Text shown:

*****

How we turned an elementary school curriculum challenge into a dataset
An editorial approach to creating data visuals from text-based reports

By Kae Petrin (they/them)
Published May 23rd, 2022

Last year, Tennessee enacted a law intended to restrict K-12 classroom discussions about the legacy of slavery, racism, and white privilege. Then Williamson County Schools, a district south of Nashville, received forty complaints about texts in its K-5 English language arts curriculum.

The district later released a 113-page report that detailed the challenges, their outcomes, and the decision committee’s reasons.

Chalkbeat reporter Marta W. Aldrich found two Williamson parents, numerous experts, and teachers to dig into the county’s curriculum debate, which often circled the idea that some texts were simply “age-inappropriate” to teach in early elementary school. These voices captured the human aspect of the story, as well as the conversations around policy and educational practice.

But we also wanted to analyze the complaints themselves. It was a matter of fact-checking, as well as adding crucial context. A giant report like this is rich with data, if you can decide how to convert it from plain text into a structured dataset.

We wanted to quantify: Who has challenged the books? Why? What were common themes and phrases? Did the complaints’ contents actually line up with what experts and parents are observing in the story?

The answers became the introductory visualization in our final story, How the age-appropriate debate is altering curriculum in Tennessee and nationwide.

The viz juxtaposed concrete data against the euphemistic talking points that have become common in covering curriculum debates. This analysis equipped readers with the knowledge of what, exactly, sources were talking about (or around) in the following story.

*****

Records provided:
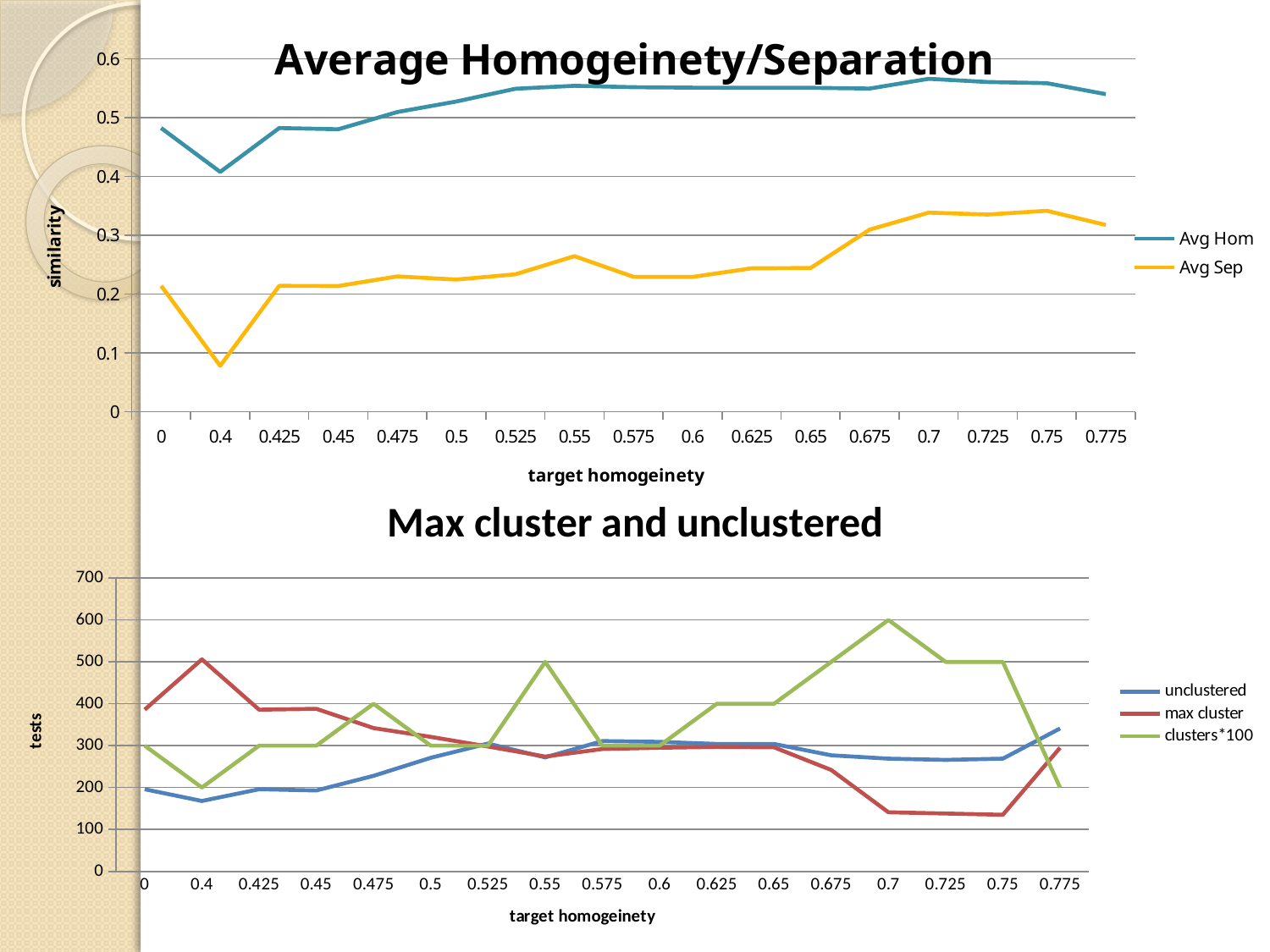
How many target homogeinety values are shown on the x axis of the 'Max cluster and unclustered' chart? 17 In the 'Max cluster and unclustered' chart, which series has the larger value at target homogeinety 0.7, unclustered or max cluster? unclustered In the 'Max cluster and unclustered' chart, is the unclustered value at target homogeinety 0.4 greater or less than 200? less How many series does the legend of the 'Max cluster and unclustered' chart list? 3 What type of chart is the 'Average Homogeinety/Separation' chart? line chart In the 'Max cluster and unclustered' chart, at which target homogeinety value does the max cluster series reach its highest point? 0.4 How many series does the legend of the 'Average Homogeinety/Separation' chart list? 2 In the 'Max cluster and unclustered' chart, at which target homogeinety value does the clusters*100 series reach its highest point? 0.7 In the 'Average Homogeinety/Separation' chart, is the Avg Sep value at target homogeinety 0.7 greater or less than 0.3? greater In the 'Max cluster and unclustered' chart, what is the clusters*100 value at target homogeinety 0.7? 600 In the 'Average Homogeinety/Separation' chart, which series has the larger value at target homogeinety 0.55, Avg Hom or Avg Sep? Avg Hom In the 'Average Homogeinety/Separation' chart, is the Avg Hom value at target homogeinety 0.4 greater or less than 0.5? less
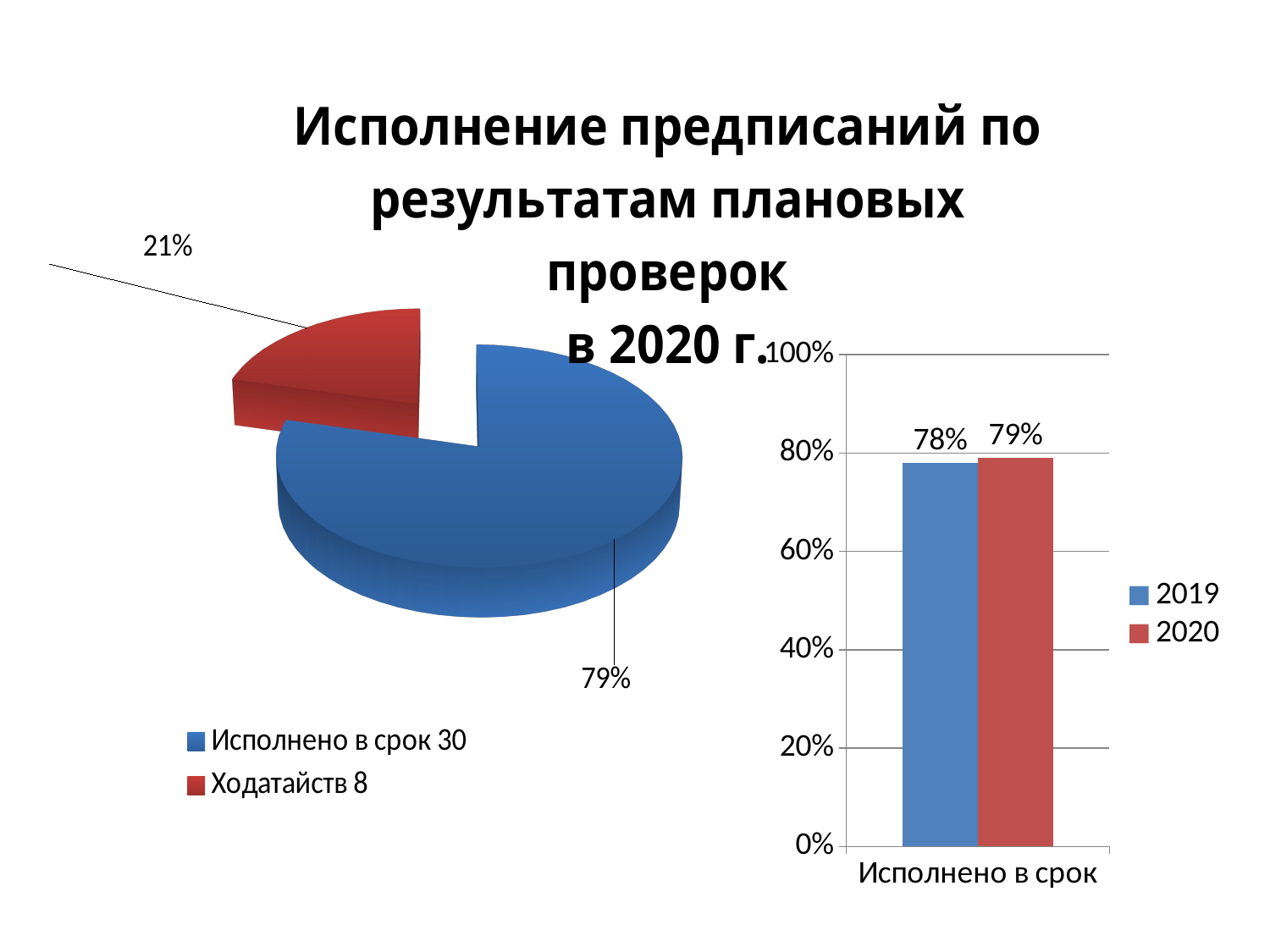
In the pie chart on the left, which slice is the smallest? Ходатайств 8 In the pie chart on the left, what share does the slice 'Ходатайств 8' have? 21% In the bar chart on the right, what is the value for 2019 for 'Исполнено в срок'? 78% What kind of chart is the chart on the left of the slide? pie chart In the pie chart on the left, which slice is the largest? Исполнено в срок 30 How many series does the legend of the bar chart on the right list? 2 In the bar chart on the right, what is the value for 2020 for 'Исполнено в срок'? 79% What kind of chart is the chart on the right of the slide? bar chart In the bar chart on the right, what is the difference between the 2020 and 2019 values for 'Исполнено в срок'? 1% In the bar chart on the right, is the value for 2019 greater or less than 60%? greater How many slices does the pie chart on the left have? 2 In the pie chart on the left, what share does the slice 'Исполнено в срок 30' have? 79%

*****

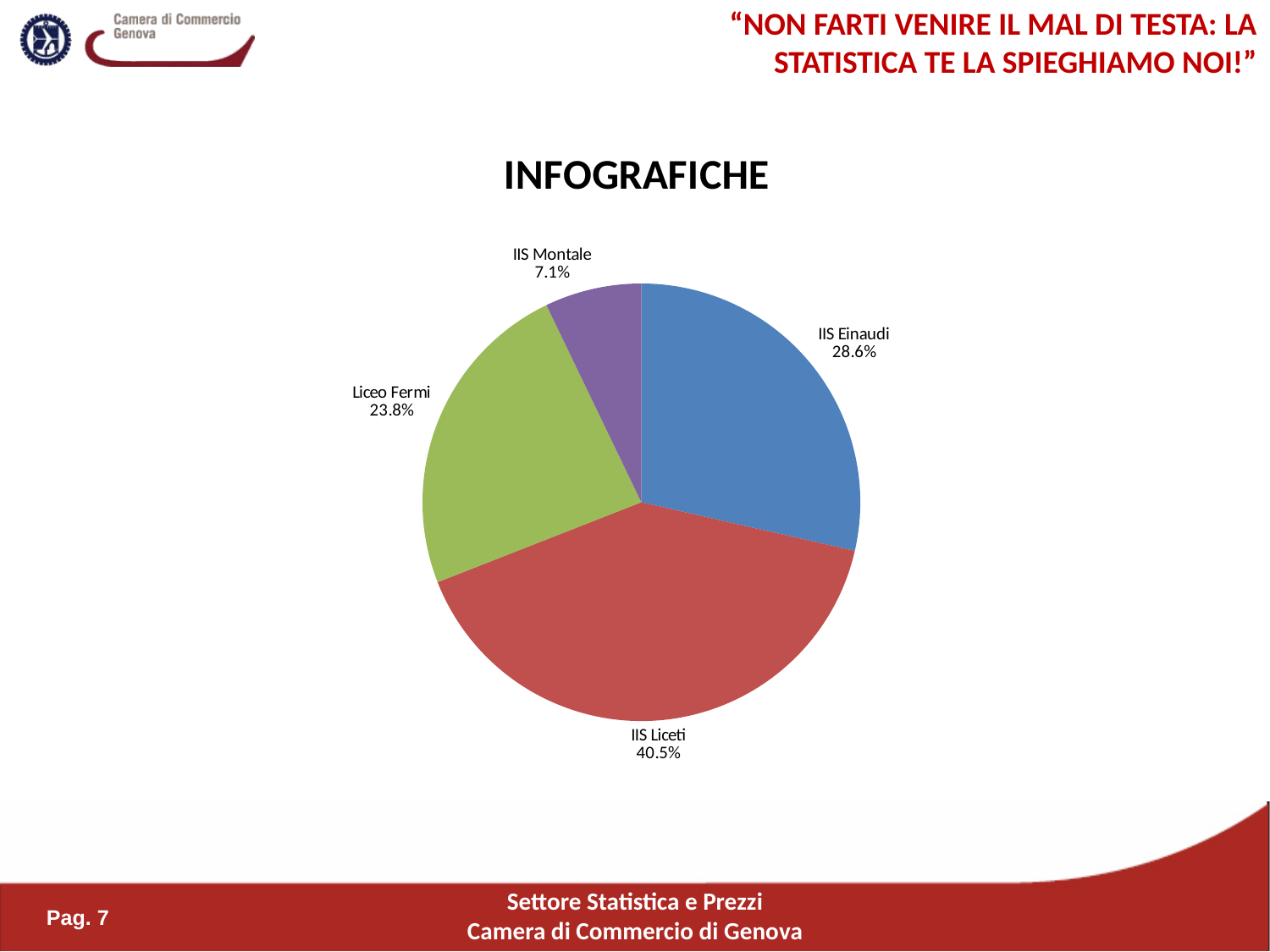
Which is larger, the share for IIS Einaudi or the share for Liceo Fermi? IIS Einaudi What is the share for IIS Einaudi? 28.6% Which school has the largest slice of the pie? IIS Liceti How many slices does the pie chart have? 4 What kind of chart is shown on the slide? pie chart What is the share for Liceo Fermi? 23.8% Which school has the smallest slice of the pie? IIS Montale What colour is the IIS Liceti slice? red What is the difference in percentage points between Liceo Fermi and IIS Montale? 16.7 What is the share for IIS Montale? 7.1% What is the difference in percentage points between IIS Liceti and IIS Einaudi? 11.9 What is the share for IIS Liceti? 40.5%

*****

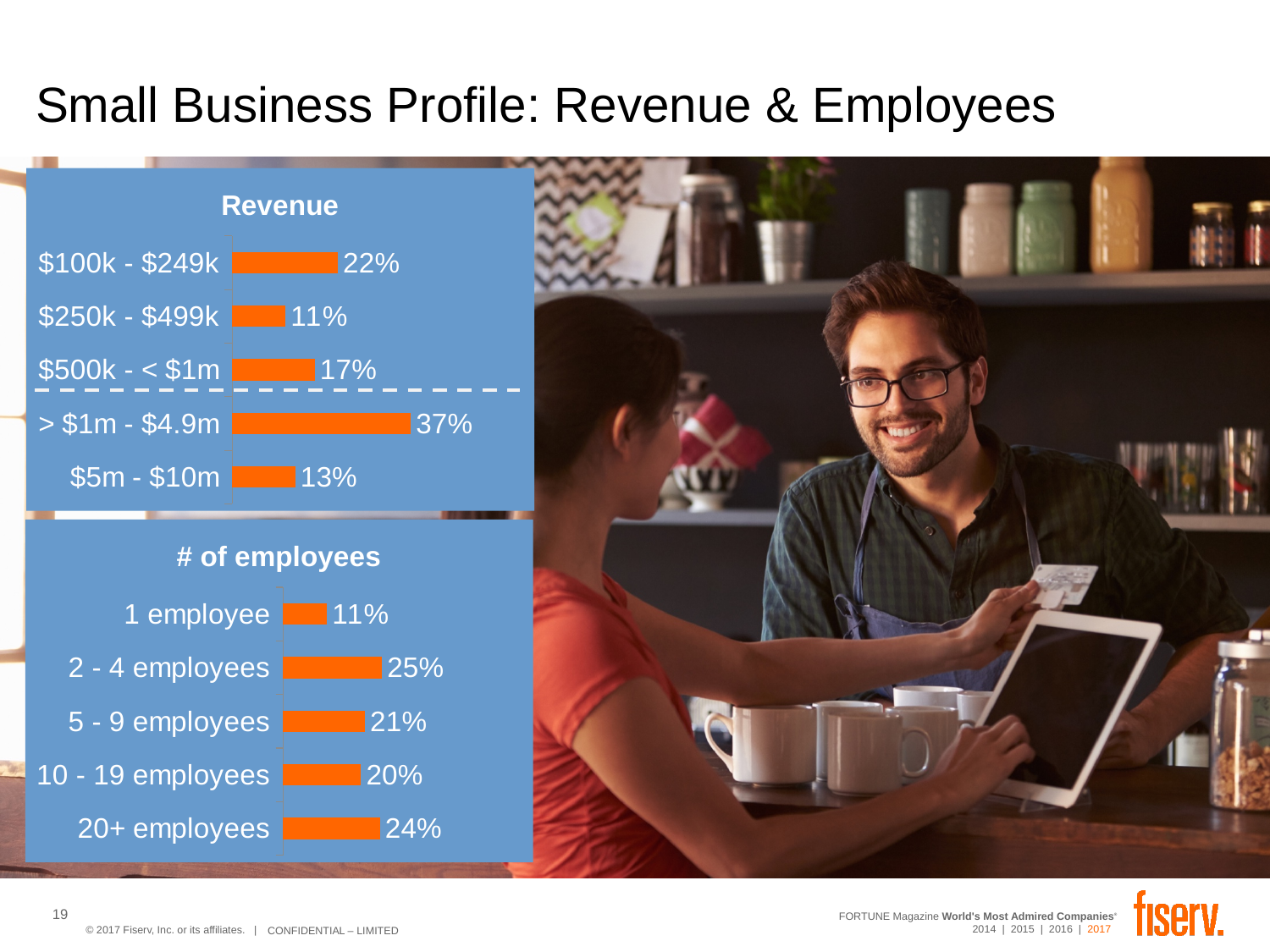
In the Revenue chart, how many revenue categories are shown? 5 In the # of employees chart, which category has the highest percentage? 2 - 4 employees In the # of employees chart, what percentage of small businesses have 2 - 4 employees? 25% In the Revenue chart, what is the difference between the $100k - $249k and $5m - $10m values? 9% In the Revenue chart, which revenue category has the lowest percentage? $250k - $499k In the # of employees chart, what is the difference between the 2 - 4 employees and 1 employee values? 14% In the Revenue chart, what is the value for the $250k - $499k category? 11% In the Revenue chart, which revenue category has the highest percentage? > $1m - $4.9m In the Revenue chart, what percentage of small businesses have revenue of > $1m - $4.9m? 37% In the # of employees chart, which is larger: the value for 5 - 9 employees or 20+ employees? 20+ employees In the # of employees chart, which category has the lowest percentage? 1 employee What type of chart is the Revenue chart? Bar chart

*****

Try it: Render this sentence from the article on the curriculum-challenge dataset in Spanish: "The district later released a 113-page report that detailed the challenges, their outcomes, and the decision committee’s reasons."

Exercise response: Más tarde, el distrito publicó un informe de 113 páginas que detallaba las impugnaciones, sus resultados y las razones del comité de decisión.